Saturday, 15 August 2015

Sir Herbert Brewer: Competition Adjudicator – two anecdotes

I transcribe these anecdotes with no commentary. I was unable to find any reference in newspapers or musical journals to the competition alluded to in the second story.  I add a very brief biography of Brewer at the end of the quotations.

‘The life of an adjudicator at competition musical festival is full of varied experiences and the judge is exposed to as much criticism as he himself expends on the competitors. I have judge at most of the competition festivals throughout the country, and have has the experience of  hearing hundreds of miners – friends and foes alike –sing ‘For he’s a jolly good fellow; after hearing my decision. On the other hand I have been asked if I would like to know ‘the back way out!’ On that particular occasion there were about ten thousand people present, and when the secretary put this question to me before the competition commenced, I failed to grasp his meaning.

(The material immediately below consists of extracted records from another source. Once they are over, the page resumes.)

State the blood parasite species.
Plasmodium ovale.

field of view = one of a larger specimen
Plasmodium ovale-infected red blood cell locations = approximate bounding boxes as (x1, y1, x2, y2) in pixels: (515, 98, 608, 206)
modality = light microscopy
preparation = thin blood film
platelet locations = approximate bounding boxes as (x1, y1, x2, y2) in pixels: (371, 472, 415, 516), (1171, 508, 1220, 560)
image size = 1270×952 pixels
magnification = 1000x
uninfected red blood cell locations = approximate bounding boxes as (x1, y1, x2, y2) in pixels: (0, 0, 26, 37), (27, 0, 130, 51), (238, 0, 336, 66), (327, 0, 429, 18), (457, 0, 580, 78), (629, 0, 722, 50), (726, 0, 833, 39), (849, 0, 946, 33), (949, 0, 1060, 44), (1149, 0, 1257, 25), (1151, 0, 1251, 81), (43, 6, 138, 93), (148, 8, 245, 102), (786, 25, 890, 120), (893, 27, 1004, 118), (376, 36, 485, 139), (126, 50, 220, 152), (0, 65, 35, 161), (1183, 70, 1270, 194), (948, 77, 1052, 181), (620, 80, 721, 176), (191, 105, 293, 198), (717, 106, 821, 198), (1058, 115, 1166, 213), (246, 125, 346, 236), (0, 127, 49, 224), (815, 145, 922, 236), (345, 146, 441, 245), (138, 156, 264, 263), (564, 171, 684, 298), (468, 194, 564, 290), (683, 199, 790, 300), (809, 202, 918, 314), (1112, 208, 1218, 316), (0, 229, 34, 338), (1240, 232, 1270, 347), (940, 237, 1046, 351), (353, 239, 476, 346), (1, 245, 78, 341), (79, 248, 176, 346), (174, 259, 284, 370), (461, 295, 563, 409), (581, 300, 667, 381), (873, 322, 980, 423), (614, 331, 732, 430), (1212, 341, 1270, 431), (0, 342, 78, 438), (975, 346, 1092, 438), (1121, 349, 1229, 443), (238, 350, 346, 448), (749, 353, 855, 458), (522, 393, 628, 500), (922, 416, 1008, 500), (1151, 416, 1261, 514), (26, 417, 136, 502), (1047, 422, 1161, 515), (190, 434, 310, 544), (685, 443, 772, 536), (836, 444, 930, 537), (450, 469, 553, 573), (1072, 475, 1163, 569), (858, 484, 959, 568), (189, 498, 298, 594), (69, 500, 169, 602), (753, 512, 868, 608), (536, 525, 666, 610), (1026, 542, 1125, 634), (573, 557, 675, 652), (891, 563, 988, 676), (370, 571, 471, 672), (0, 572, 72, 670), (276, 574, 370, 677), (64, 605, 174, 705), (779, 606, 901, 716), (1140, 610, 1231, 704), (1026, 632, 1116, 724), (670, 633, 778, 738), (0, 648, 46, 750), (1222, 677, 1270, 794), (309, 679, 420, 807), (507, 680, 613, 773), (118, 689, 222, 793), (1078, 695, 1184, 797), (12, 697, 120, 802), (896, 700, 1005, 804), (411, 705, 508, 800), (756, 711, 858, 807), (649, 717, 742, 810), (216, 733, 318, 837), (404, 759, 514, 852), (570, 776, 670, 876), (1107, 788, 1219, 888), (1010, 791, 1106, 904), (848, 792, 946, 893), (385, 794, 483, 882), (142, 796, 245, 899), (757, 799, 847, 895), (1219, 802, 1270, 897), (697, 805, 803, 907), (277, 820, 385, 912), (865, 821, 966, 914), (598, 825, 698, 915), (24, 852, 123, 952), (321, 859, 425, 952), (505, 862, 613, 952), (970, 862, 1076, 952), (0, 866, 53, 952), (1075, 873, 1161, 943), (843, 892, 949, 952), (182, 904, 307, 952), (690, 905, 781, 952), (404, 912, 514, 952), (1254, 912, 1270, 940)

I asked him to explain, and he informed me that, at their last competition, the tow adjudicators had to escape through the back door; a four-wheeler was waiting for them and these distinguished men were put on the floor of the cab and covered up with rugs, and that is how they escaped to the station!’

‘I think the most severe task I ever has at a competition festival was when I had to listen to Chopin’s Ballade in G minor fifty-five times! We began at ten o’clock in the morning and did not finish until twelve hours later. One remembers the stories of early martyrdom and one wonders why it was reserved for the twentieth century – the alleged age of philanthropy – to discover a torture which, for subtle and exquisite agony, puts all the old instruments of torture into the shade’.
Brewer, Sir Herbert, Memories of Choirs and Cloisters: Fifty Years of Music (London, John Lane: The Bodley Head Limited , 1931) p.147f

Sir Herbert Brewer was born in Gloucester in 1865. He was an organist, conductor and composer.  After beginning life as a chorister at Gloucester Cathedral he held posts in the organ loft of churches in Gloucester, Oxford, Coventry and then Bristol Cathedral.  In 1896 he became organist at Gloucester Cathedral. Later, he conducted the Three Choirs Festival when in that city. He was also director of music at the Gloucester Orchestral Society. Brewer’s musical output included cantatas, oratorios, anthems, organ music, a few piano solos and lighter music for choral societies and orchestras. He was knighted in 1926 and died two years later in the city of his birth.